## GIVEN DATA
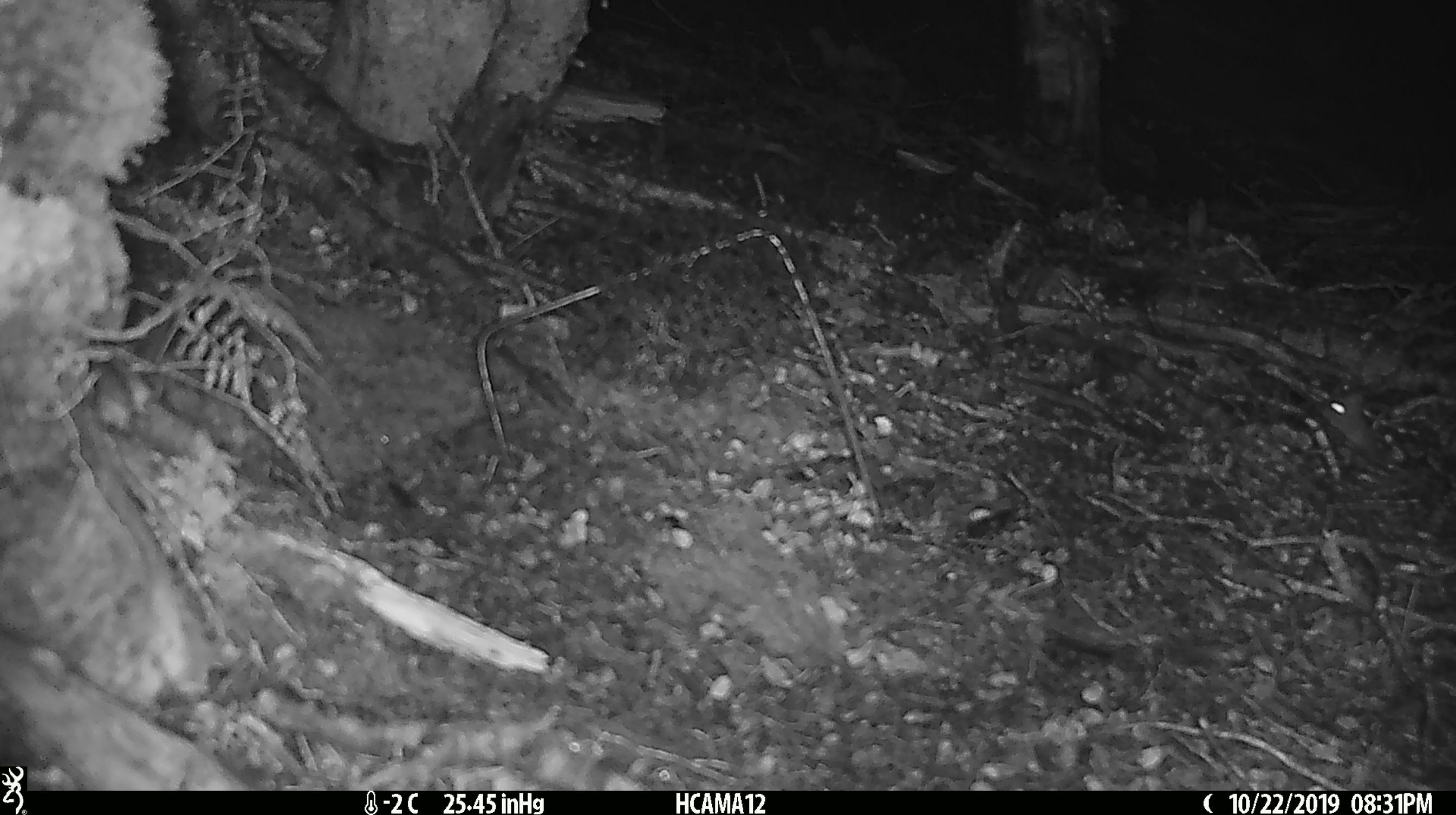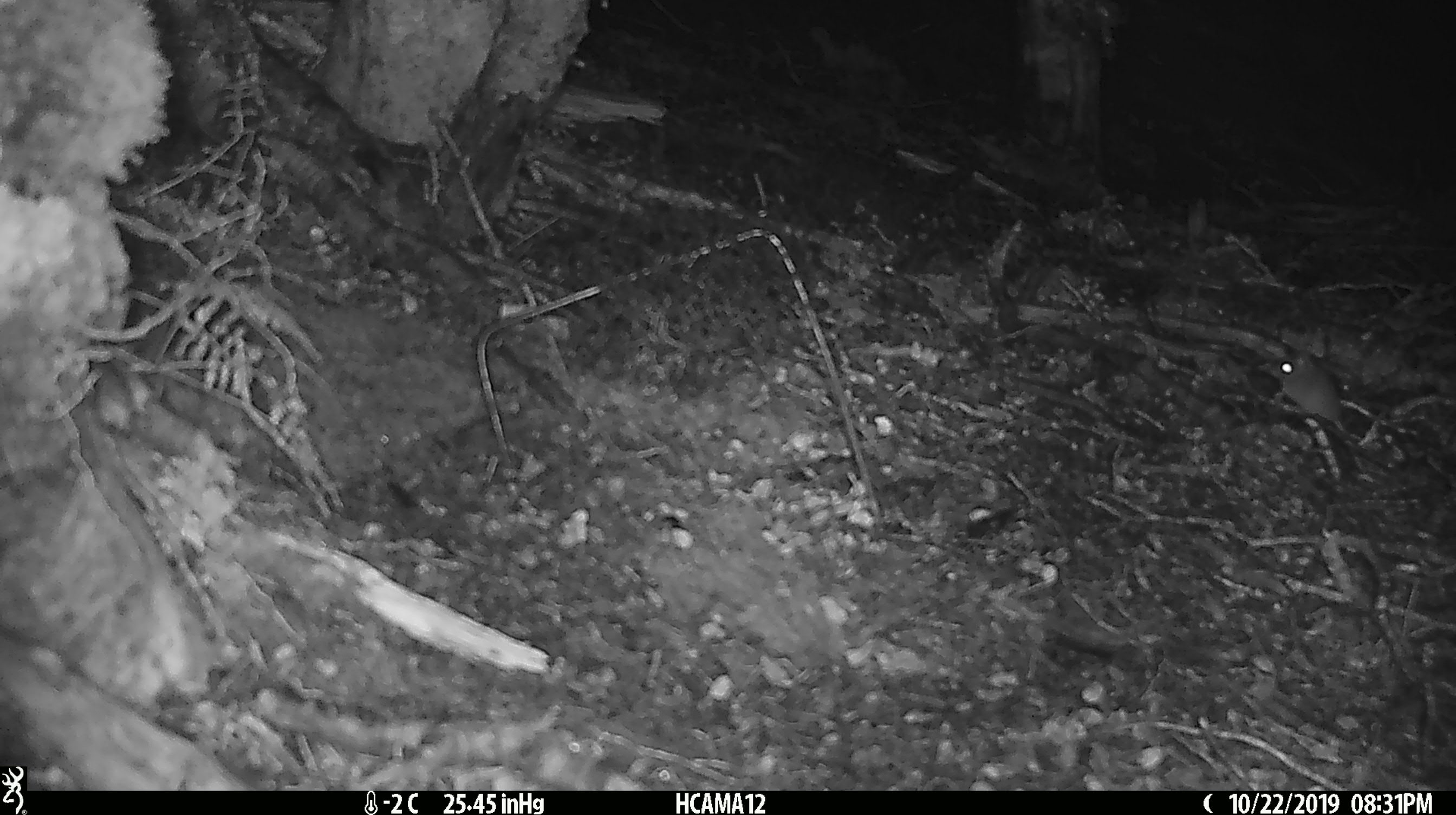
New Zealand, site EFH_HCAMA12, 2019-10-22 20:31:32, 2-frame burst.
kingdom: Animalia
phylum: Chordata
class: Mammalia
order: Rodentia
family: Muridae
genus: Mus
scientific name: Mus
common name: mouse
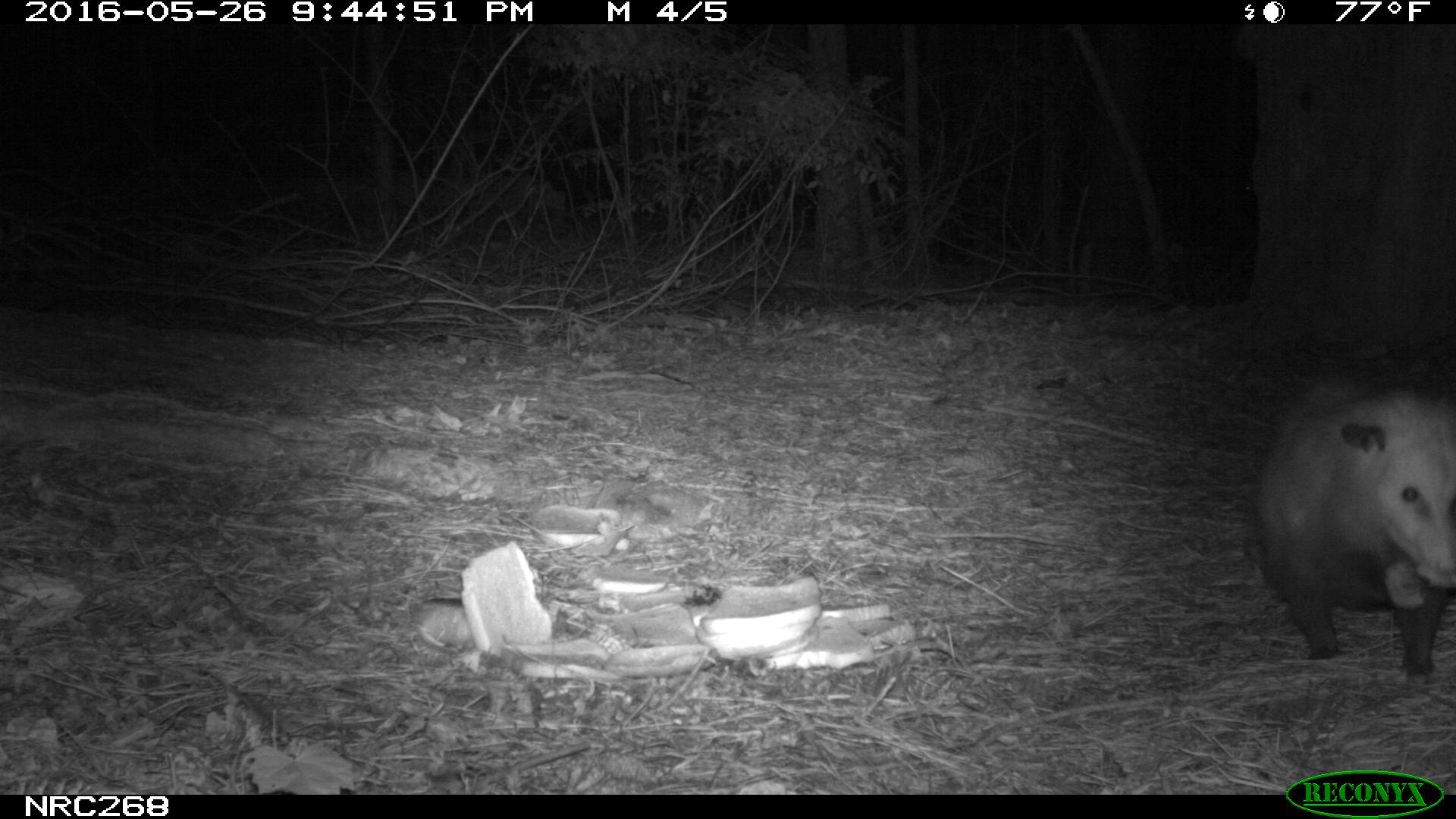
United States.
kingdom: Animalia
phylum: Chordata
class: Mammalia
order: Didelphimorphia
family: Didelphidae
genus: Didelphis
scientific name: Didelphis virginiana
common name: virginia opossum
Virginia Opossum (Didelphis virginiana).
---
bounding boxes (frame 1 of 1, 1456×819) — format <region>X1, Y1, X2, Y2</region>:
Virginia Opossum: <region>1242, 363, 1456, 687</region>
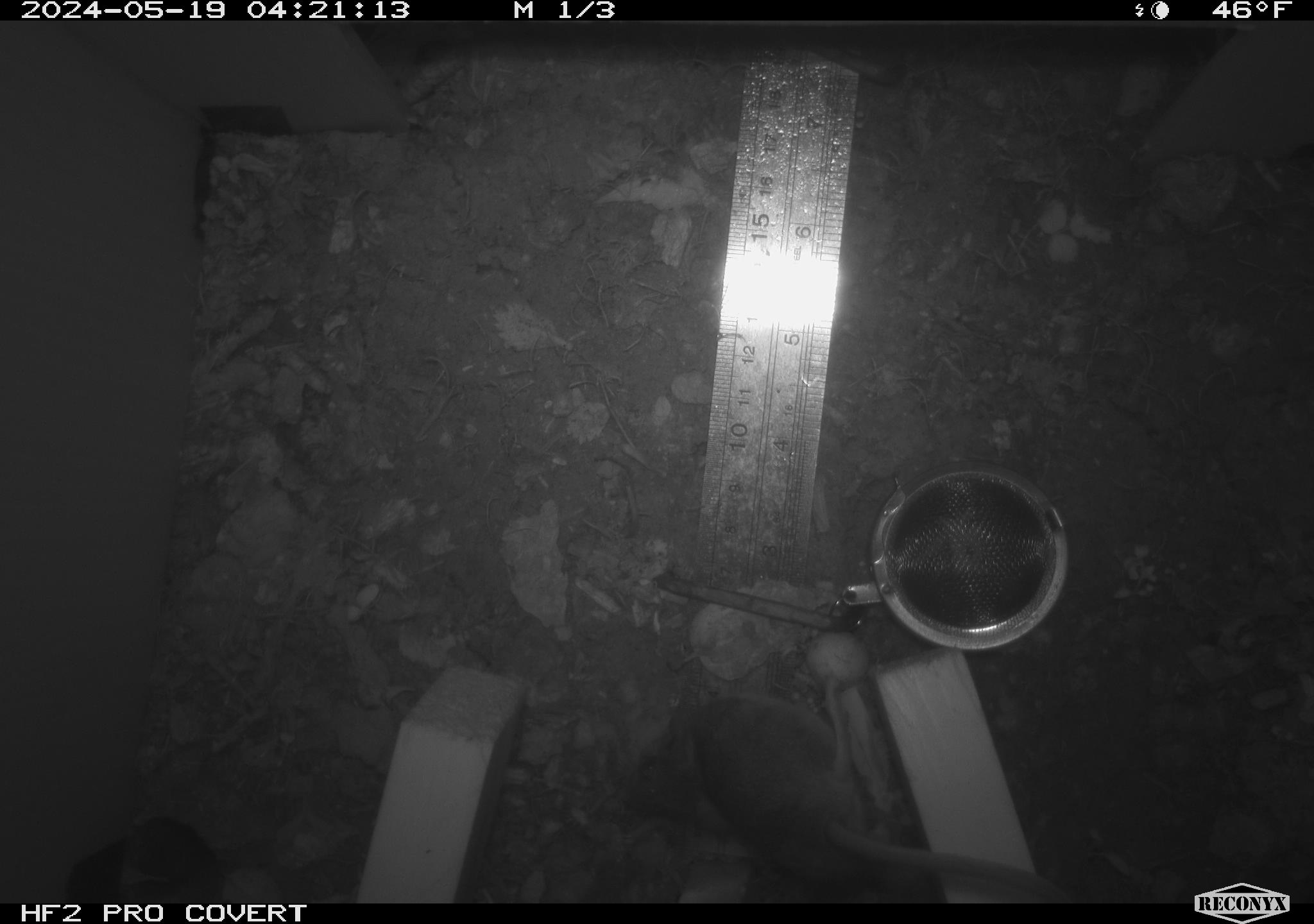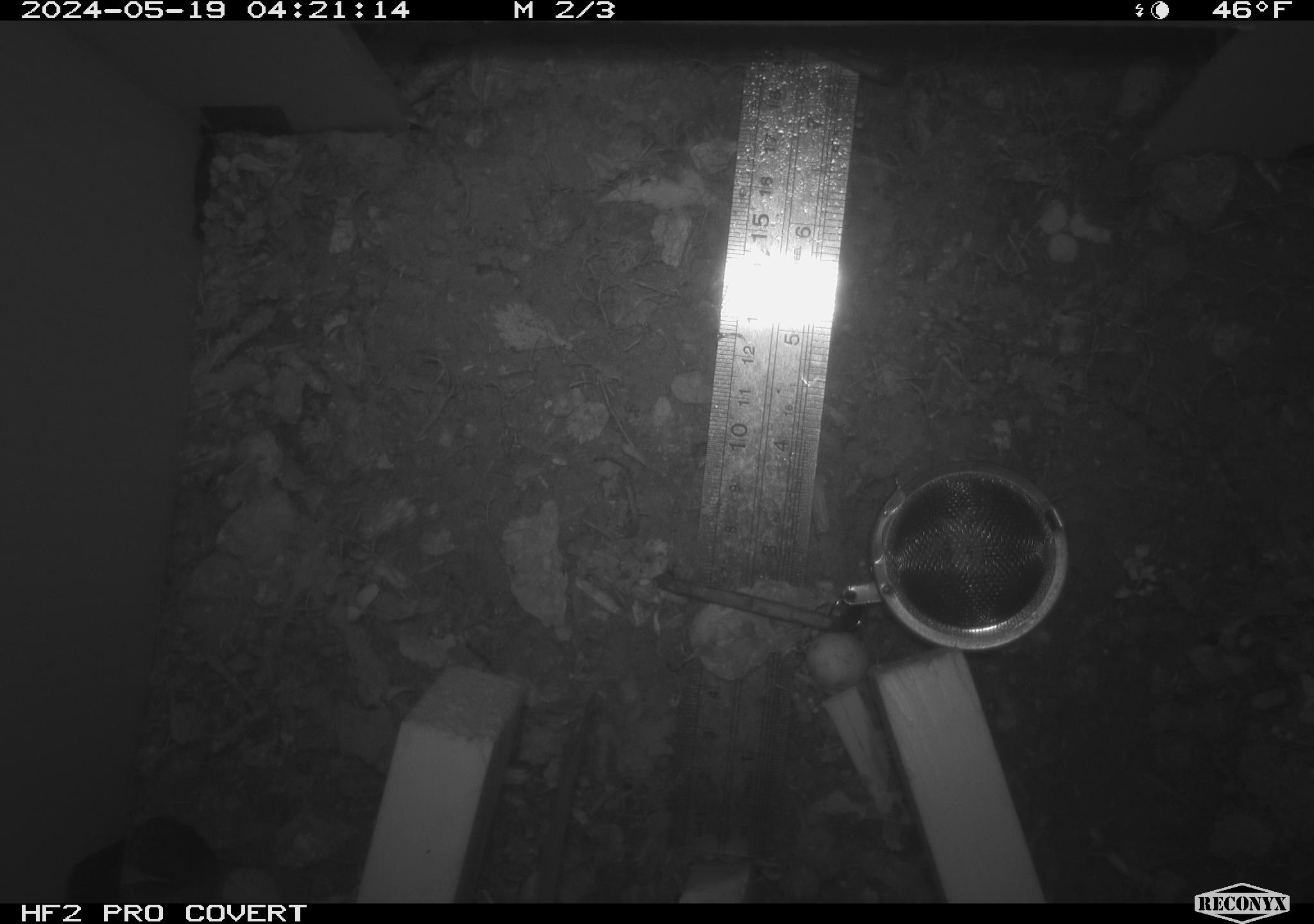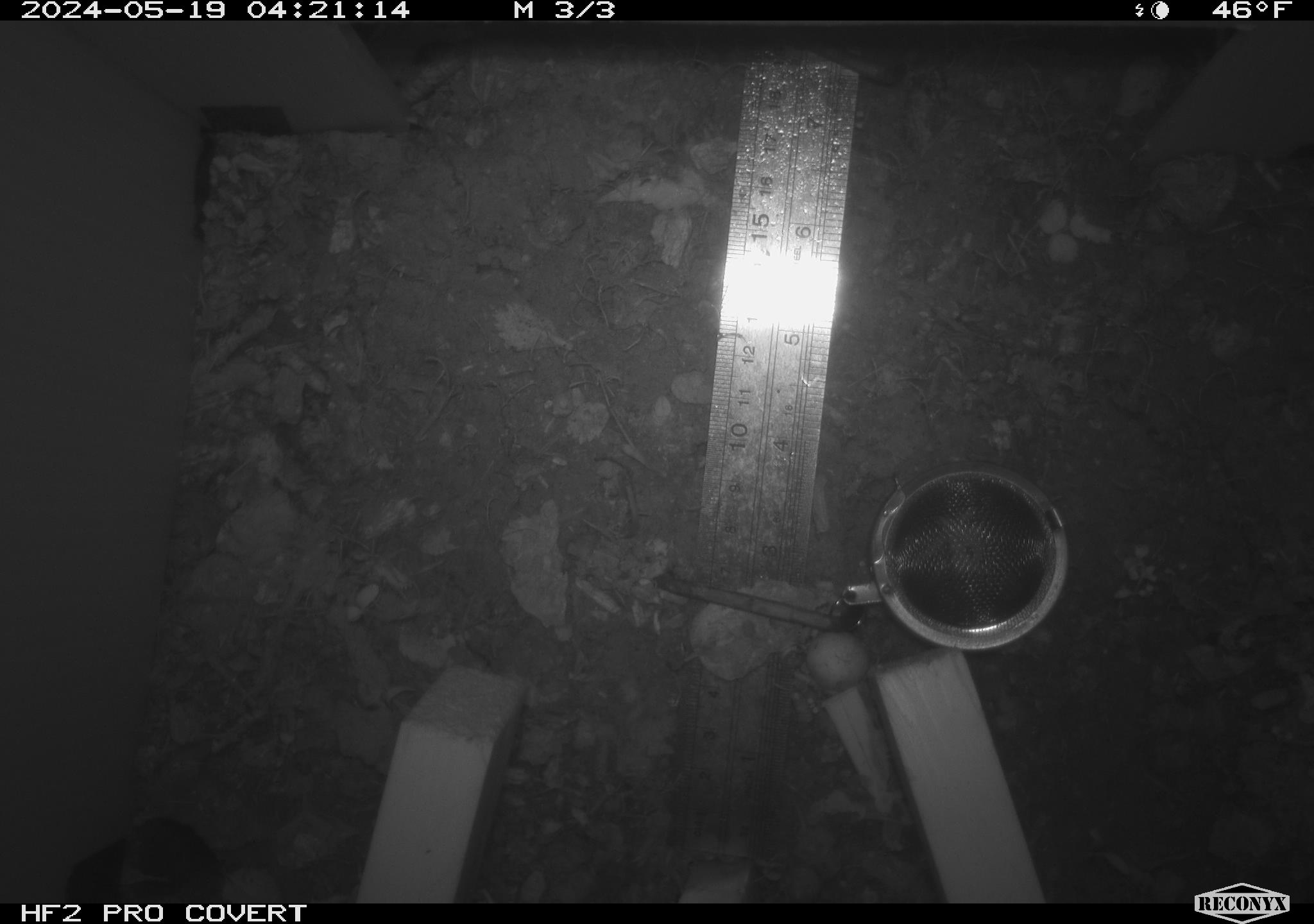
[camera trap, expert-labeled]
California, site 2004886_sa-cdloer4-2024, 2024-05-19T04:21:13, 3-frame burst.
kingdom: Animalia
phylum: Chordata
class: Mammalia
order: Rodentia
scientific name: Rodentia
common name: rodent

## WORK TO COMPLETE
Go through the listing above, and whenever a line holds the word "scientific", copy it.

## SOLUTION TO THE EXERCISE
scientific name: Mus
scientific name: Didelphis virginiana
scientific name: Rodentia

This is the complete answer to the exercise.